Scala UDF handler examples¶
This topic includes simple examples of UDF handler code written in Scala.
For information on using Scala to create a scalar UDF handler, refer to Writing a scalar UDF in Scala. For general coding guidelines, refer to General Scala UDF handler coding guidelines.
Creating and calling a simple in-line Scala UDF¶
The following statements create and call an in-line Scala UDF. This code returns the VARCHAR passed to it.

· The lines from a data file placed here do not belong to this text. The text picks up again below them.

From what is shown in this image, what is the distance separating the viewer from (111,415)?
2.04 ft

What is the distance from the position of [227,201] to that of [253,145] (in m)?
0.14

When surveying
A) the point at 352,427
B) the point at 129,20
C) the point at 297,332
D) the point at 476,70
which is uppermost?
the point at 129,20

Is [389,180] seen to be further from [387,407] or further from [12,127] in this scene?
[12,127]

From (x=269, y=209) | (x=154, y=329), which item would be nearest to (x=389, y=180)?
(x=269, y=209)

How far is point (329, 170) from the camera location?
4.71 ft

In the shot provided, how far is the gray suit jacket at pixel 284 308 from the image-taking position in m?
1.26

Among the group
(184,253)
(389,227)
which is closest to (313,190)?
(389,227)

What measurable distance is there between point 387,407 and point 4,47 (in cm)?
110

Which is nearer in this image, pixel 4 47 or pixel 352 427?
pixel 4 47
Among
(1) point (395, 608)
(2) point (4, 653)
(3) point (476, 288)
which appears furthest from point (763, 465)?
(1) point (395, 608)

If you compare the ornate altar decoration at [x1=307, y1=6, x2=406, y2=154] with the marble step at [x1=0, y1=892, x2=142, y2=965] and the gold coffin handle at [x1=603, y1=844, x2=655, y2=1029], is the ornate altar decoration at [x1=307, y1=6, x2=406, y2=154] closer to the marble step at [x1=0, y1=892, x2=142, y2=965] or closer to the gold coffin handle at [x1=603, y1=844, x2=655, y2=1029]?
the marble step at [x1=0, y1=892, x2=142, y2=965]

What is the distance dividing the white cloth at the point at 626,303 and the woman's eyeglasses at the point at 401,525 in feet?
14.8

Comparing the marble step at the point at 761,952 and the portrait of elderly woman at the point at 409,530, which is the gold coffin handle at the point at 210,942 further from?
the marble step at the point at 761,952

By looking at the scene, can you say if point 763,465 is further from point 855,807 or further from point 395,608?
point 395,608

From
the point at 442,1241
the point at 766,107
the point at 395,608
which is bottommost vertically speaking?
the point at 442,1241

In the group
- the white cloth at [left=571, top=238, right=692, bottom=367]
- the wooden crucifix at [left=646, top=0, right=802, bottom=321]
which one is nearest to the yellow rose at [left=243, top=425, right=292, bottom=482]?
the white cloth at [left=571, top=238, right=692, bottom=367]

This function is declared with the optional CALLED ON NULL INPUT
clause to indicate that the function is
called even if the value of the input is NULL. (This function would return NULL with or without this clause, but
you could modify the code to handle NULL another way, for example, to return an empty string.)
Create the UDF¶
CREATE OR REPLACE FUNCTION echo_varchar(x VARCHAR)
RETURNS VARCHAR
LANGUAGE SCALA
CALLED ON NULL INPUT
RUNTIME_VERSION = 2.12
HANDLER='Echo.echoVarchar'
AS
$$
class Echo {
def echoVarchar(x : String): String = {
return x
}
}
$$;
Call the UDF¶
SELECT echo_varchar('Hello');
Passing a NULL to an in-line Scala UDF¶
This uses the echo_varchar()
UDF defined above. The SQL NULL
value is implicitly converted to
Scala Null, and that Scala Null
is returned and implicitly converted
back to SQL NULL
:
Call the UDF:
SELECT echo_varchar(NULL);
Returning NULL explicitly from an in-line UDF¶
The following code shows how to return a NULL value explicitly. The Scala value Null
is converted to
SQL NULL
.
Create the UDF¶
CREATE OR REPLACE FUNCTION return_a_null()
RETURNS VARCHAR
LANGUAGE SCALA
RUNTIME_VERSION = 2.12
HANDLER='TemporaryTestLibrary.returnNull'
AS
$$
class TemporaryTestLibrary {
def returnNull(): String = {
return null
}
}
$$;
Call the UDF¶
SELECT return_a_null();
Passing an OBJECT to an in-line Scala UDF¶
The following example uses the SQL OBJECT data type and the corresponding Scala
data type (Map[String, String]
), and extracts a value from the OBJECT. This example also shows that you
can pass multiple parameters to a Scala UDF.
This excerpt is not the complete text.